**Excerpted text:**
On the Campaign couch: Jeff Bezos, truth about jokes and bad questions
A view from Jeremy Bullmore

On the Campaign couch: Jeff Bezos, truth about jokes and bad questions

Has Jeff Bezos bought The Washington Post for schadenfreude or quixotic reasons?

Has Jeff Bezos bought The Washington Post for schadenfreude or quixotic reasons?

I haven’t asked him, but I suspect neither.

People have seldom wanted to own newspapers for purely financial reasons. People who want to own newspapers are already rich – and have found to their intense pleasure that many people treat them with great deference and respect.

But it’s clearly not at all good for one’s self-esteem to concede that the deference and respect to which one has now become accustomed is the result not of the wealth of one’s wisdom but of one’s wealth. So, quite soon, rich people become convinced of their superior intelligence and their infallibility; a belief reinforced on an hourly basis by those by whom they are surrounded.

From there, it’s an easy step to concluding that it’s morally wrong that such rare abilities should be available only for the benefit of a single commercial enterprise; indeed, that it’s a kind of selfishness not to put such rare abilities to the service of the nation as a whole. The only stumbling block, of course, is democracy.

Our plutocrat is well aware of the importance of decisiveness; of clear, firm leadership; of ruthlessness on occasion and the unremitting application of common sense. How else, after all, did he become a plutocrat? Say what you like about Mussolini: he got the trains to run on time.

But democracy favours the wishy-washy. If our plutocrat were to put himself forward as a Parliamentary candidate, he’d have to talk to stupid people and pretend to listen to them. And, anyway, it could be years before his voice was heard with the respect it deserved. And while the House of Lords has its attractions, he’d still be beholden to the grubby politician who put him there; or so the grubby politician would expect.

No, no, no. The only way he, as an individual, can make an immediate and wholly beneficial contribution to the prosperity of the nation as a whole is to own a newspaper: a decision of such unselfishness as to deserve significant tax concessions.

Even today, the influence of newspapers is extraordinary. More than any other product, they continue to exemplify the power of The Brand. We may know perfectly well that today’s leader was written by a 24-year-old only recently graduated from Corpus Christi. But we say: "I see The Times is against HS2." And everyone even remotely concerned with the country’s future transport policy will know that very morning that The Times is against HS2; or, as it might be, in favour of it.

**Activity 1:**
Answer these questions from the column on Jeff Bezos and newspaper ownership:
(a) What does the writer suspect about whether Bezos bought The Washington Post for schadenfreude or quixotic reasons?
(b) What does the column call the only stumbling block to a rich person serving the nation?
(c) Who does the column say might have written today's leader?
**Activity 2:**
Resume the column on Jeff Bezos and newspaper ownership, writing on from its final sentence.

**Available data:**
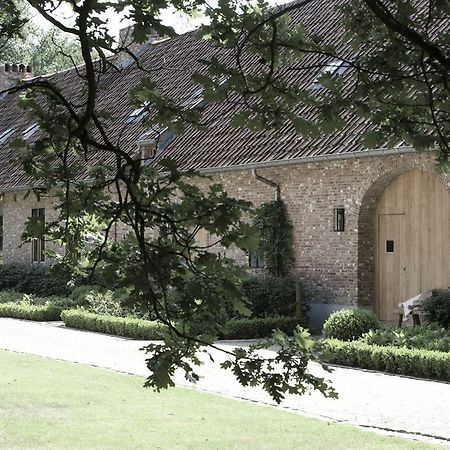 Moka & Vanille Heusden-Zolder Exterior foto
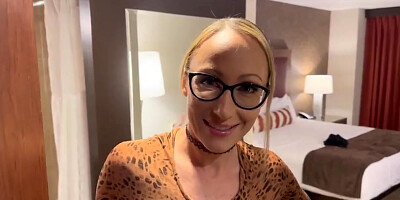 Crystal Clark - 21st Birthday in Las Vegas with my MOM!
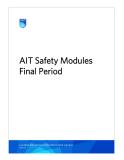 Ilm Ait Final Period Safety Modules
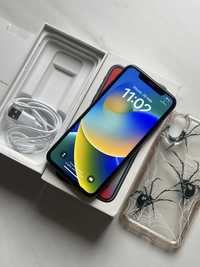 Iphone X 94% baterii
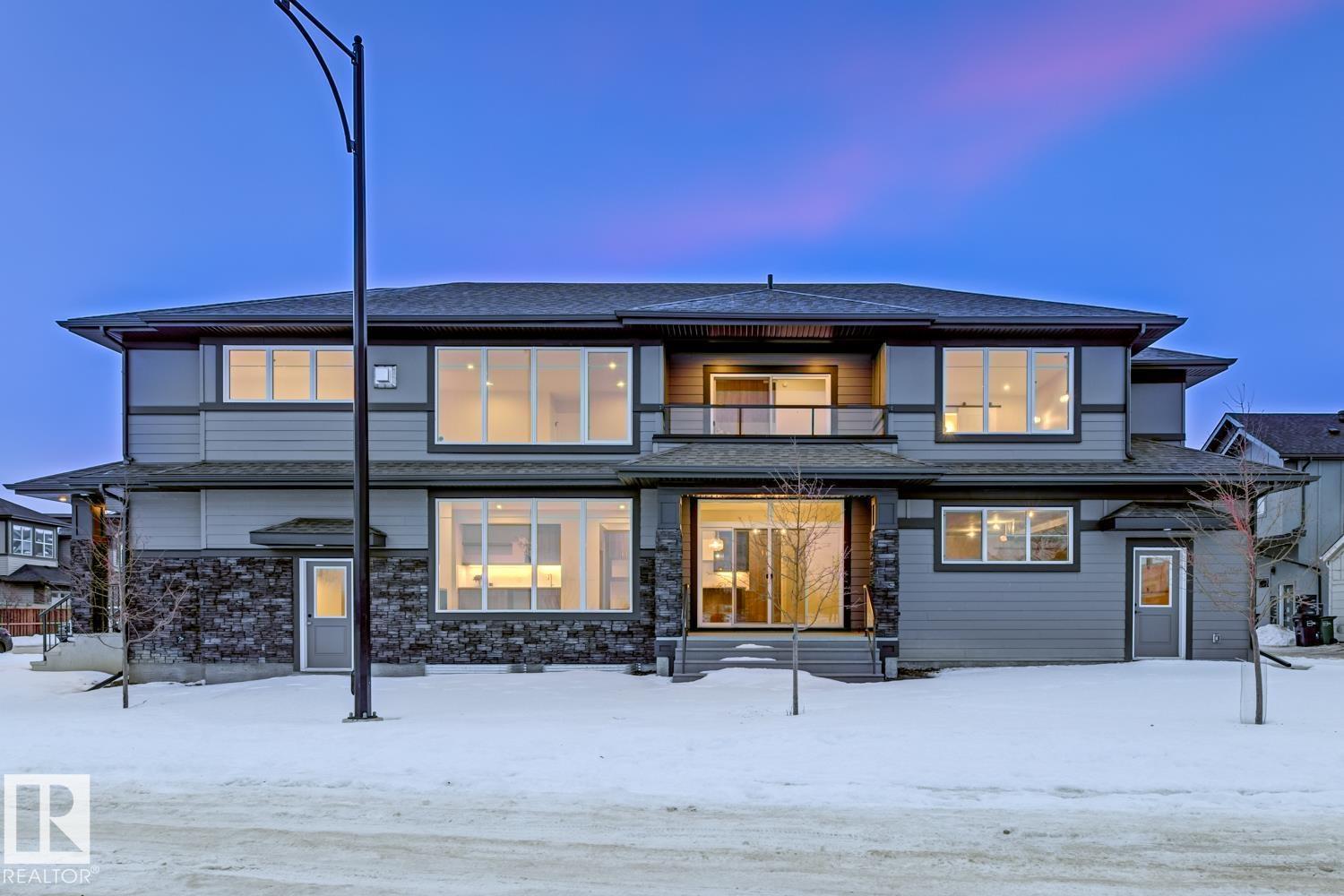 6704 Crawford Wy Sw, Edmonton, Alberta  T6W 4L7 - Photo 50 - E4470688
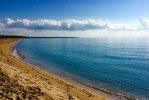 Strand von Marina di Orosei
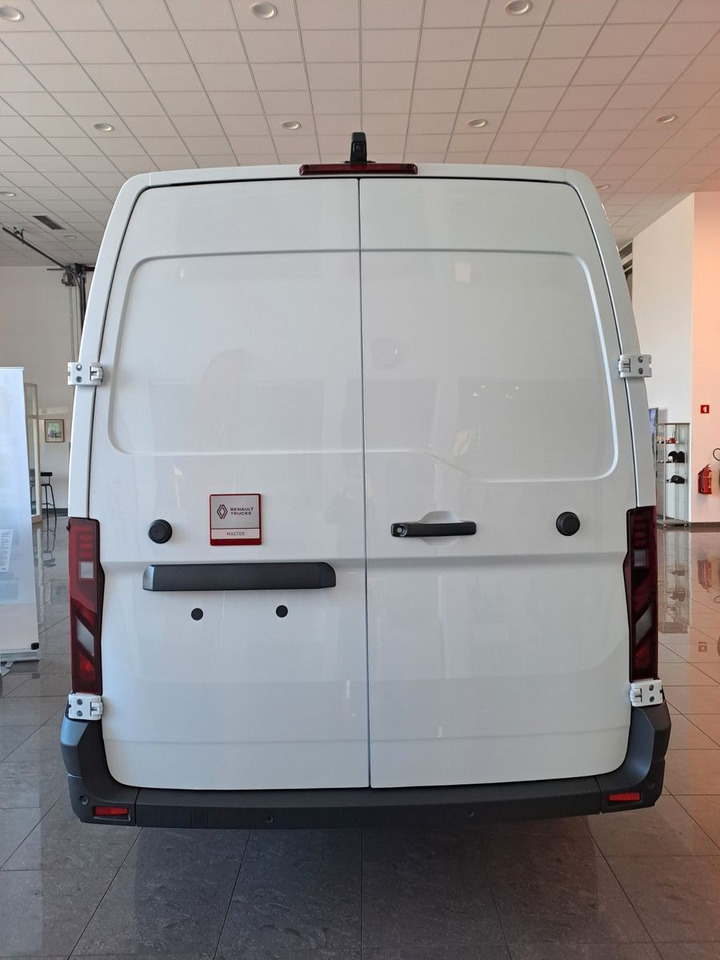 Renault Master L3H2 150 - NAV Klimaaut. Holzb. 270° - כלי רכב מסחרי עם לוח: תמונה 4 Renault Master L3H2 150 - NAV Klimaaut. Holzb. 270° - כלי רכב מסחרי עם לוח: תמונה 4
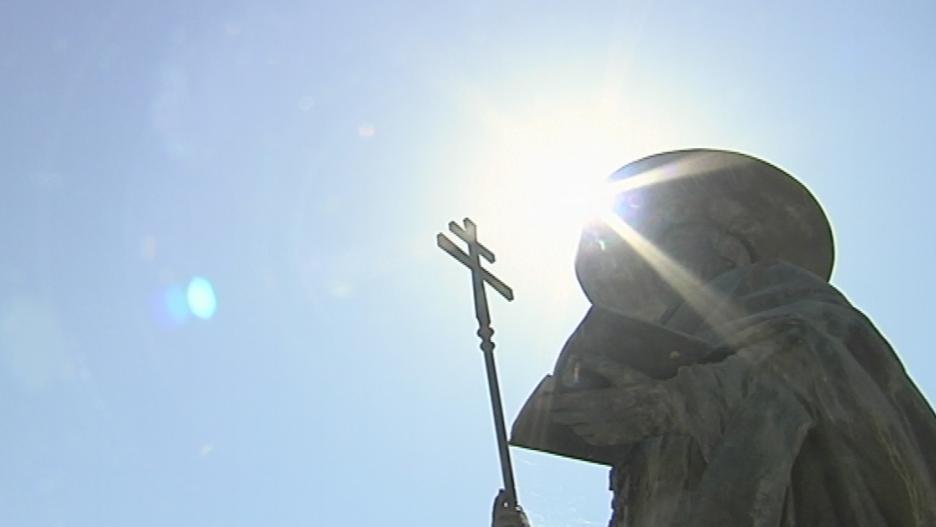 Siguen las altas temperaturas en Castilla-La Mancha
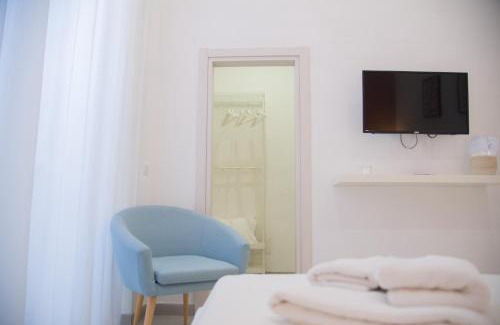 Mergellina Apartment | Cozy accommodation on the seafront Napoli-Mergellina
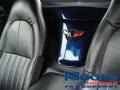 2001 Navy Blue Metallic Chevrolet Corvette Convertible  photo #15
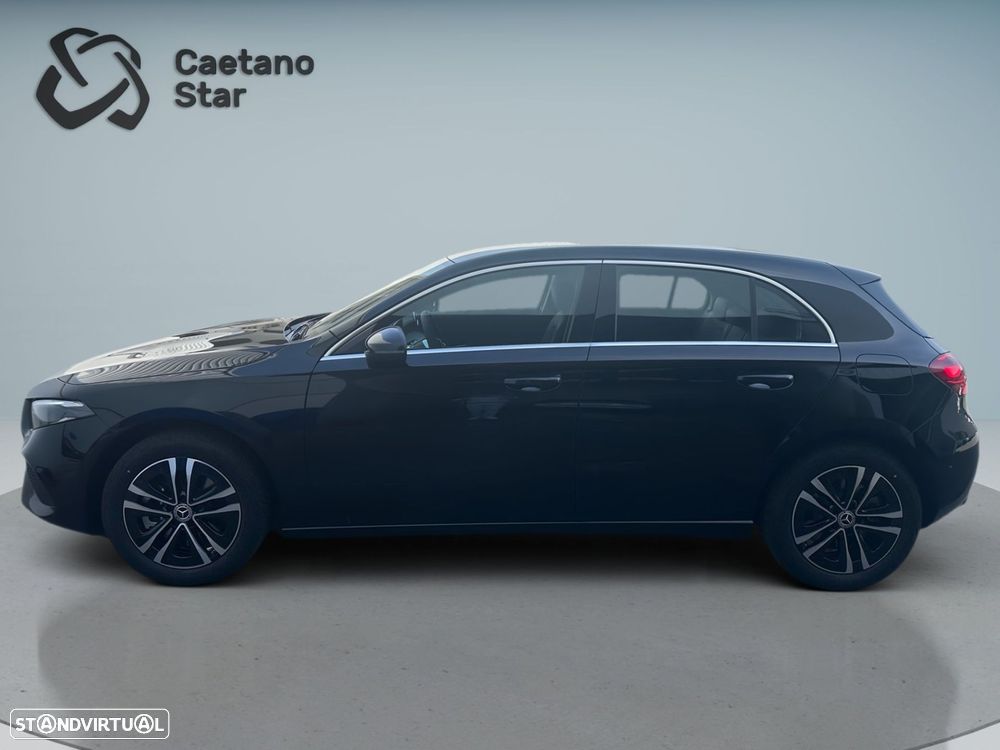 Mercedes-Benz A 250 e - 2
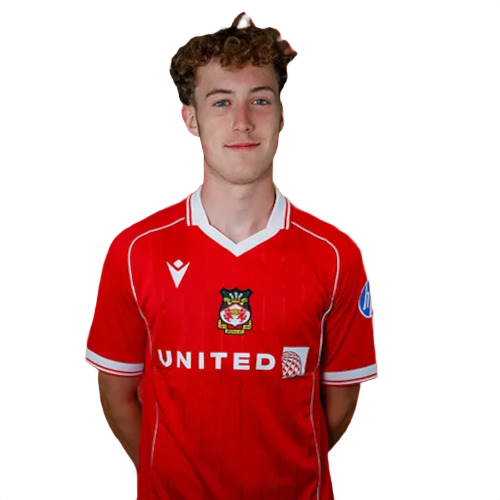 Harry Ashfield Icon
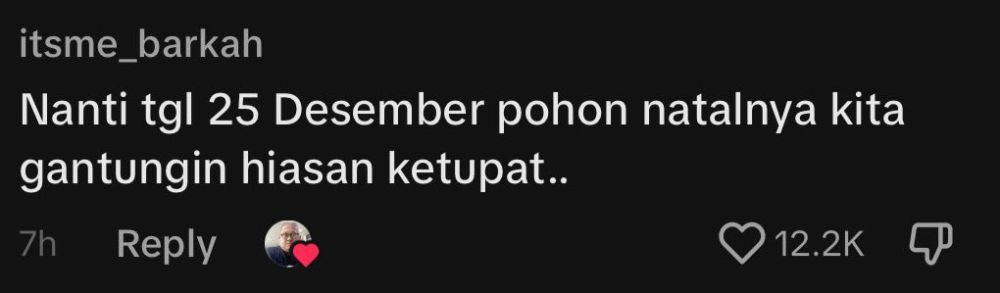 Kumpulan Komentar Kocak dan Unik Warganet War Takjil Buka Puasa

**Task output 1:**
(a) The writer suspects neither.
(b) Democracy.
(c) A 24-year-old only recently graduated from Corpus Christi.

**Task output 2:**
As Jeff Bezos knows better than most, and for reasons that are still unclear, no online title has yet come close to acquiring the authority – and therefore the influence – of the old-fashioned printed newspaper.

My own totally baseless theory is that we believe there to be private media and public media. And we continue to believe that online media, despite their acknowledged millions of users, are somehow private; and that they therefore have little or no aggregate effect. While newspapers, despite their relatively tiny circulations and limited readerships, are automatically believed to be influentially public. I’ve no idea if this is the case, and even less if it will continue to be the case. But that’s why Jeff bought The Post.

Do you believe that there’s a grain of truth in every joke, including ones at someone’s expense?

Despite what a great many tellers of jokes clearly believe, a joke isn’t a joke until it has been found to be funny by an audience.

And why a joke is found to be funny is because, in the decoding of it – what’s called "seeing the point" – some truth, some observation, some insight is revealed.

All jokes start as hypotheses: "This should make people laugh: I wonder if it will?" In this respect, jokes are much like ads. "This should make people want it: I wonder if it will?" But, with jokes, you know the answer instantly and, with ads, you may never.

Are there questions that shouldn’t be asked, and could you give an example of one?

I rather think you’ve done it for me.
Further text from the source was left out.